A block of data:
⟨

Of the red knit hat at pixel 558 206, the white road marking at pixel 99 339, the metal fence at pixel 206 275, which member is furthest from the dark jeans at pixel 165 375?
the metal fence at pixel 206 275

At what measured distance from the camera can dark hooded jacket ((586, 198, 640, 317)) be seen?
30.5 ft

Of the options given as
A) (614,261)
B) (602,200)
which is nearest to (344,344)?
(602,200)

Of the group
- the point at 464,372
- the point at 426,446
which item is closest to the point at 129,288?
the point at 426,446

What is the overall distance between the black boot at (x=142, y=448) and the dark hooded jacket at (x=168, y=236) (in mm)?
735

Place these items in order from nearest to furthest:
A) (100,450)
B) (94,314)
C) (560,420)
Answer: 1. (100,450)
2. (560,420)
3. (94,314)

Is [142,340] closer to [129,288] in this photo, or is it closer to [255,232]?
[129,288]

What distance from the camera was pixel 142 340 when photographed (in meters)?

⟩

Lay out everything from the line containing "Place these items" down to the last line of the block above as a JSON list of strings, one string per line and blank lines omitted.

> **Response**:
[
  "Place these items in order from nearest to furthest:",
  "A) (100,450)",
  "B) (94,314)",
  "C) (560,420)",
  "Answer: 1. (100,450)",
  "2. (560,420)",
  "3. (94,314)",
  "Is [142,340] closer to [129,288] in this photo, or is it closer to [255,232]?",
  "[129,288]",
  "What distance from the camera was pixel 142 340 when photographed (in meters)?"
]